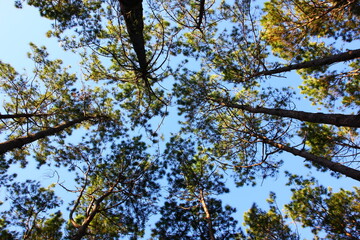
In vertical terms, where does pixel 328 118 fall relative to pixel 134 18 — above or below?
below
...
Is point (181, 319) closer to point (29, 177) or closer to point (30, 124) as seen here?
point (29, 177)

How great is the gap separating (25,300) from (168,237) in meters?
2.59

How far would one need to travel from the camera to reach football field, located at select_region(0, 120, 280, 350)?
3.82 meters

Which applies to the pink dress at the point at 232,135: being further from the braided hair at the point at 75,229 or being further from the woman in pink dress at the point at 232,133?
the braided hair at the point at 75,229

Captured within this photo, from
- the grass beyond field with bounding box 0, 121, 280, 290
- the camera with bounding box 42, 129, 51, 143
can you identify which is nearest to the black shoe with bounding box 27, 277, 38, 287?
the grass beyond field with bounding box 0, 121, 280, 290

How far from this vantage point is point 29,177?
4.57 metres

Exercise: Please pick out every line in the entries above that contains the word "below" and copy each of those lines unchanged.

Response to the task:
In vertical terms, where does pixel 328 118 fall relative to pixel 134 18 — above or below?
below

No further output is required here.